Lien entre cos(a – b) et sin(a + b)
Vous pouvez déduire sin(a + b) directement de cos(a – b) grâce à la relation complémentaire : sin x = cos(π/2 – x). Appliquez cette identité à sin(a + b) en posant x = a + b :
sin(a + b) = cos(π/2 – a – b) = cos((π/2 – a) – b)
Développez avec la formule de cos(a – b), et vous retombez sur sin a cos b + cos a sin b. Toutes les formules d’addition se déduisent d’une seule, celle de cos(a – b). C’est cette formule qu’il faut ancrer en priorité.

Méthode pour retenir ces formules en situation d’examen
Les parties sans calculatrice du bac de mathématiques testent désormais la capacité à mobiliser ces formules comme des automatismes. Voici ce qui fonctionne pour les fixer durablement :
- Mémorisez uniquement cos(a – b) = cos a cos b + sin a sin b. Les trois autres formules (cos(a + b), sin(a + b), sin(a – b)) s’en déduisent par parité ou par complémentarité.
- Vérifiez systématiquement avec un couple d’angles remarquables (30° et 60°, ou 45° et 45°). Si le résultat numérique ne colle pas, c’est le signe qui est faux.
- Entraînez-vous à retrouver sin(a + b) à partir de cos(a – b) en passant par la relation sin x = cos(π/2 – x). Ce passage prend moins de trente secondes une fois automatisé.
L’erreur classique consiste à mémoriser les quatre formules séparément, sans comprendre leur filiation. Retenir une formule et en déduire les autres réduit le risque d’inversion de signe.
Cas concrets où cos(a – b) simplifie un calcul
En physique, le déphasage entre deux signaux sinusoïdaux se traduit par un terme en cos(a – b). Calculer l’interférence de deux ondes revient à développer cette expression. La formule n’est pas un exercice scolaire abstrait.
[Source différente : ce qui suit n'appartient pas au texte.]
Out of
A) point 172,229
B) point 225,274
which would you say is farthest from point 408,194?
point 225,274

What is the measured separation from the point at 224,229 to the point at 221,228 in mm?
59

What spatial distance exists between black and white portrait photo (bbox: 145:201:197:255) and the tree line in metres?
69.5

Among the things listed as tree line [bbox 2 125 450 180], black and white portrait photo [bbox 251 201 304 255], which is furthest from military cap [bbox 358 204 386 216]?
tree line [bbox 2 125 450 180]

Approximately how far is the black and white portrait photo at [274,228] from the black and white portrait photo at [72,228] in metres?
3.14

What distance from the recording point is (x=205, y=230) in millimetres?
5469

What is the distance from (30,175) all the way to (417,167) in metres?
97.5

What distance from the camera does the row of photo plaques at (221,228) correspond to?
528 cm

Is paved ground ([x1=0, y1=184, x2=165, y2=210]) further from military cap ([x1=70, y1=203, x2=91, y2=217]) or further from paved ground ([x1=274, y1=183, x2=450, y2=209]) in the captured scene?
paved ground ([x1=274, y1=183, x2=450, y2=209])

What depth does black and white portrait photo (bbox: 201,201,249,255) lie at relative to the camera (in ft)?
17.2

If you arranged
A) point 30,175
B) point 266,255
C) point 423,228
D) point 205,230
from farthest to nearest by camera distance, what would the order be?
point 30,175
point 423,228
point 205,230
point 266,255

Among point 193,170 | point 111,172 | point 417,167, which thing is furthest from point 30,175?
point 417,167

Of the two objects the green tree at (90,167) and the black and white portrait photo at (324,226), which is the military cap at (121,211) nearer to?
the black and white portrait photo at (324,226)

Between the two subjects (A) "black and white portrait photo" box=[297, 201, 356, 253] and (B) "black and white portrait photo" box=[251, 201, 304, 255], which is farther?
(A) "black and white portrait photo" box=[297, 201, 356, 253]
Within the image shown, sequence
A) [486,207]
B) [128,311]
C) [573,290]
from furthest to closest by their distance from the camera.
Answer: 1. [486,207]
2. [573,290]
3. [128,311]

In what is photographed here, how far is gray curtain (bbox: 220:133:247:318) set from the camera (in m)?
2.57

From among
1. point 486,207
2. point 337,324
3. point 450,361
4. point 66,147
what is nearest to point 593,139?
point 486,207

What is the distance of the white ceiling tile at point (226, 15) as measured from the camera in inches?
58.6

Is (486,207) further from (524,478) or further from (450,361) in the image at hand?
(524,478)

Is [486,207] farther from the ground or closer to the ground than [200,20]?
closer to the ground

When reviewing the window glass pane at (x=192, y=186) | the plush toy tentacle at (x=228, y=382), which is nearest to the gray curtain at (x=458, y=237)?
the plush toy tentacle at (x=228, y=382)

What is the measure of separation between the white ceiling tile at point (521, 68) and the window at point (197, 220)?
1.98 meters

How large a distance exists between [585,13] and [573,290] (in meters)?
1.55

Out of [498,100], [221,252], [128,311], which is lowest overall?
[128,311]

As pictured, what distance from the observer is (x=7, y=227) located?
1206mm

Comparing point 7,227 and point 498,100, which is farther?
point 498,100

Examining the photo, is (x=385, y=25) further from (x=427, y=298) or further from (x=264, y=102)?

En géométrie analytique, le produit scalaire de deux vecteurs unitaires d’angles a et b vaut exactement cos(a – b). C’est la même formule, utilisée dans un autre cadre. Reconnaître ce lien entre produit scalaire et formule d’addition est un gain de temps considérable dans les problèmes de géométrie du plan.
Les formules de duplication (cos 2a, sin 2a) en découlent aussi directement : il suffit de poser b = a dans les formules d’addition. Pas besoin de les apprendre séparément.
Comprendre cos(a – b) revient à tenir le fil qui relie la majorité des identités trigonométriques. Une seule formule bien comprise, vérifiée sur des angles connus, et retrouvée par le raisonnement plutôt que par la mémoire brute, suffit à reconstruire tout le reste le jour de l’épreuve.